___ Source records

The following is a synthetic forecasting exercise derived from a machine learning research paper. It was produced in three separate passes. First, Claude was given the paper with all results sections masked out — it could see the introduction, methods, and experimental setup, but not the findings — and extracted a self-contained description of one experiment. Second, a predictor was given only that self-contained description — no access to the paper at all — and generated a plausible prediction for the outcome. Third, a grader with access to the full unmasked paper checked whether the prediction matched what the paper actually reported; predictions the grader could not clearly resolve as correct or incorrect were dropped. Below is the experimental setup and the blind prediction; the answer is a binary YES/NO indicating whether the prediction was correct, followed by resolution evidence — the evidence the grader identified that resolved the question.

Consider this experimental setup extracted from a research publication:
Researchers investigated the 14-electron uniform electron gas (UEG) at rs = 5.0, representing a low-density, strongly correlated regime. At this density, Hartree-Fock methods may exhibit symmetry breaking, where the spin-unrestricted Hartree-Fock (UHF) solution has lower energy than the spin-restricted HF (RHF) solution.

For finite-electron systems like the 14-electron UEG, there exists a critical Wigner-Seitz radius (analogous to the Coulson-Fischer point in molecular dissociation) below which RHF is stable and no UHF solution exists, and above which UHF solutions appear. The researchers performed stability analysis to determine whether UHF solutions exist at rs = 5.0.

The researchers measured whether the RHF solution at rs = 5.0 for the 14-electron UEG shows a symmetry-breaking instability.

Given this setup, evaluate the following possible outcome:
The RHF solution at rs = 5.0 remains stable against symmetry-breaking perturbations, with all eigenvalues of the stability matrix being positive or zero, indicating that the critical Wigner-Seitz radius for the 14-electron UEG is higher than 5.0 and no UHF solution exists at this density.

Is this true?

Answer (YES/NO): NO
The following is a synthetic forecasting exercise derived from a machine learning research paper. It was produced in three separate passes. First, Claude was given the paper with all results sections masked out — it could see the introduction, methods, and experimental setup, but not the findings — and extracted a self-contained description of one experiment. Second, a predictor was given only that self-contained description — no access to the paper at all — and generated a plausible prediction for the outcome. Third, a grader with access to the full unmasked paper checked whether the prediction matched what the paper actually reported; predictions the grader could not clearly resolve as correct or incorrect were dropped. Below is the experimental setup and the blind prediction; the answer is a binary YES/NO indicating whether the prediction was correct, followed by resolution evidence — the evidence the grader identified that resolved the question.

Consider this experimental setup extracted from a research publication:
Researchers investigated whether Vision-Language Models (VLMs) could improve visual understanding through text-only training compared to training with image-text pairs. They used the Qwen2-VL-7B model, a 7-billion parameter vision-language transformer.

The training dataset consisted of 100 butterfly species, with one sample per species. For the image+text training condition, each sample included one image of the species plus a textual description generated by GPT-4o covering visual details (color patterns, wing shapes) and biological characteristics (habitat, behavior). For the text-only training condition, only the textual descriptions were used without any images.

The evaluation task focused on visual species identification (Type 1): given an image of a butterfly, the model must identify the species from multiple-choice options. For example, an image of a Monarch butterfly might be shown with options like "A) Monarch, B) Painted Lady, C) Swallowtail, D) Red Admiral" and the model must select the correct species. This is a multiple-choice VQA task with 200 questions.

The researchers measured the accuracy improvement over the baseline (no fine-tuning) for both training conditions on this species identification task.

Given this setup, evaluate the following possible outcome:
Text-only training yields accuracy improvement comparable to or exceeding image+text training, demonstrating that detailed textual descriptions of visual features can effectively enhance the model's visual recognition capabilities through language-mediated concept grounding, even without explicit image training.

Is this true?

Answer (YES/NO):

______

> _Assignment_: All the records shown above need to be given again exactly.

> _Response_:
The following is a synthetic forecasting exercise derived from a machine learning research paper. It was produced in three separate passes. First, Claude was given the paper with all results sections masked out — it could see the introduction, methods, and experimental setup, but not the findings — and extracted a self-contained description of one experiment. Second, a predictor was given only that self-contained description — no access to the paper at all — and generated a plausible prediction for the outcome. Third, a grader with access to the full unmasked paper checked whether the prediction matched what the paper actually reported; predictions the grader could not clearly resolve as correct or incorrect were dropped. Below is the experimental setup and the blind prediction; the answer is a binary YES/NO indicating whether the prediction was correct, followed by resolution evidence — the evidence the grader identified that resolved the question.

Consider this experimental setup extracted from a research publication:
Researchers investigated the 14-electron uniform electron gas (UEG) at rs = 5.0, representing a low-density, strongly correlated regime. At this density, Hartree-Fock methods may exhibit symmetry breaking, where the spin-unrestricted Hartree-Fock (UHF) solution has lower energy than the spin-restricted HF (RHF) solution.

For finite-electron systems like the 14-electron UEG, there exists a critical Wigner-Seitz radius (analogous to the Coulson-Fischer point in molecular dissociation) below which RHF is stable and no UHF solution exists, and above which UHF solutions appear. The researchers performed stability analysis to determine whether UHF solutions exist at rs = 5.0.

The researchers measured whether the RHF solution at rs = 5.0 for the 14-electron UEG shows a symmetry-breaking instability.

Given this setup, evaluate the following possible outcome:
The RHF solution at rs = 5.0 remains stable against symmetry-breaking perturbations, with all eigenvalues of the stability matrix being positive or zero, indicating that the critical Wigner-Seitz radius for the 14-electron UEG is higher than 5.0 and no UHF solution exists at this density.

Is this true?

Answer (YES/NO): NO
The following is a synthetic forecasting exercise derived from a machine learning research paper. It was produced in three separate passes. First, Claude was given the paper with all results sections masked out — it could see the introduction, methods, and experimental setup, but not the findings — and extracted a self-contained description of one experiment. Second, a predictor was given only that self-contained description — no access to the paper at all — and generated a plausible prediction for the outcome. Third, a grader with access to the full unmasked paper checked whether the prediction matched what the paper actually reported; predictions the grader could not clearly resolve as correct or incorrect were dropped. Below is the experimental setup and the blind prediction; the answer is a binary YES/NO indicating whether the prediction was correct, followed by resolution evidence — the evidence the grader identified that resolved the question.

Consider this experimental setup extracted from a research publication:
Researchers investigated whether Vision-Language Models (VLMs) could improve visual understanding through text-only training compared to training with image-text pairs. They used the Qwen2-VL-7B model, a 7-billion parameter vision-language transformer.

The training dataset consisted of 100 butterfly species, with one sample per species. For the image+text training condition, each sample included one image of the species plus a textual description generated by GPT-4o covering visual details (color patterns, wing shapes) and biological characteristics (habitat, behavior). For the text-only training condition, only the textual descriptions were used without any images.

The evaluation task focused on visual species identification (Type 1): given an image of a butterfly, the model must identify the species from multiple-choice options. For example, an image of a Monarch butterfly might be shown with options like "A) Monarch, B) Painted Lady, C) Swallowtail, D) Red Admiral" and the model must select the correct species. This is a multiple-choice VQA task with 200 questions.

The researchers measured the accuracy improvement over the baseline (no fine-tuning) for both training conditions on this species identification task.

Given this setup, evaluate the following possible outcome:
Text-only training yields accuracy improvement comparable to or exceeding image+text training, demonstrating that detailed textual descriptions of visual features can effectively enhance the model's visual recognition capabilities through language-mediated concept grounding, even without explicit image training.

Is this true?

Answer (YES/NO):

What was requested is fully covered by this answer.